---------- The input ----------
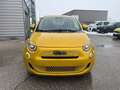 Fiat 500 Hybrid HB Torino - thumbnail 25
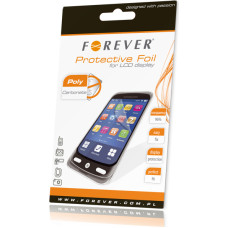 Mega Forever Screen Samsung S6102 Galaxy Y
----------
---------- The input ----------
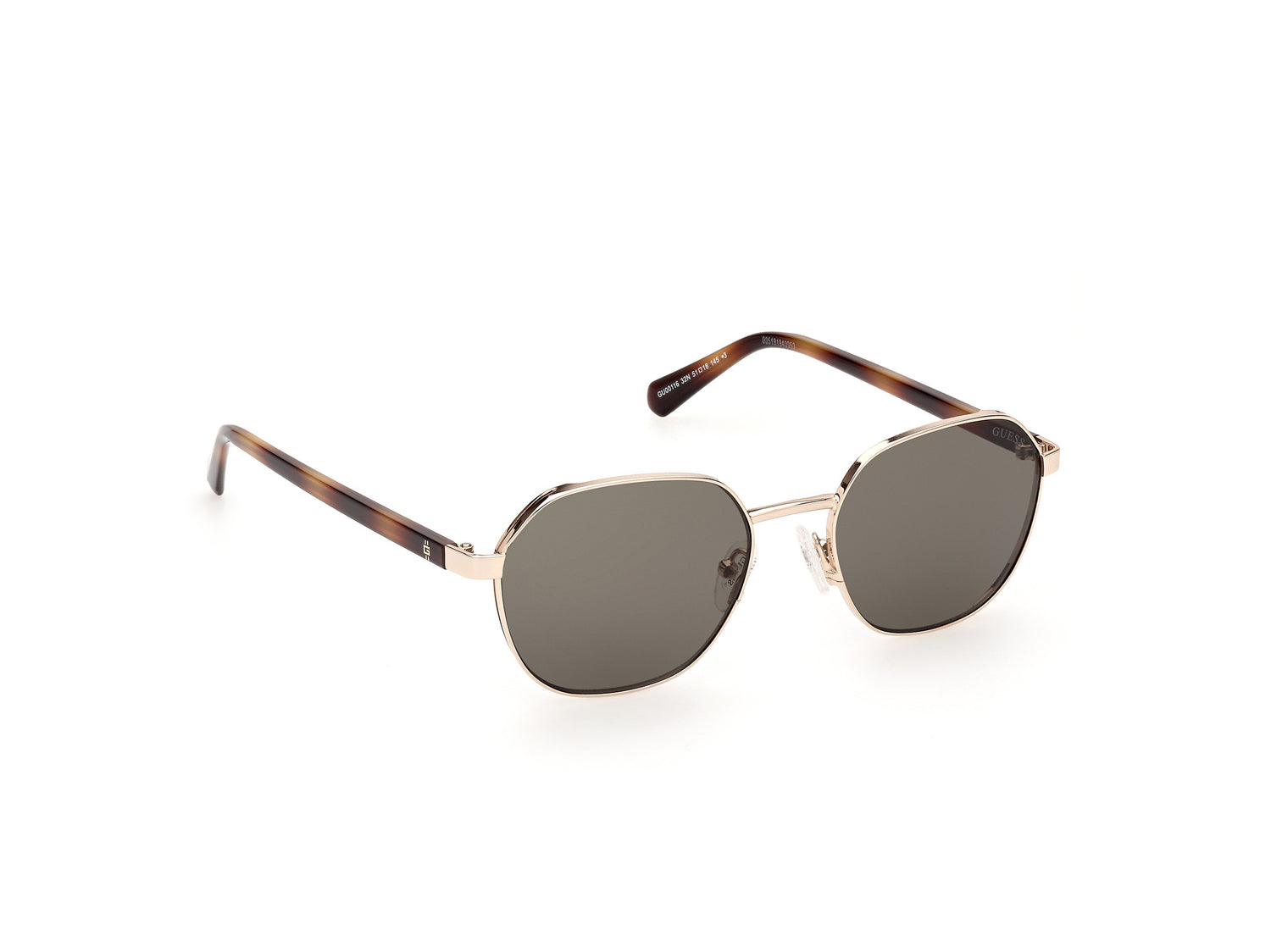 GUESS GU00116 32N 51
----------
---------- The input ----------
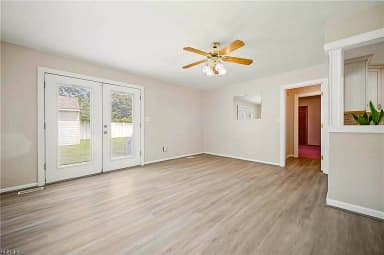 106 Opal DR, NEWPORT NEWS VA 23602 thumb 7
----------
--- Task item ---
Repeat exactly the stretch of the listing above that starts with the line holding "Fiat 500 Hybrid HB Torino - thumbnail 25" and finishes with the line holding "Mega Forever Screen Samsung S6102 Galaxy Y", both included. Skip every picture.

--- Output of the task ---
 Fiat 500 Hybrid HB Torino - thumbnail 25
 Mega Forever Screen Samsung S6102 Galaxy Y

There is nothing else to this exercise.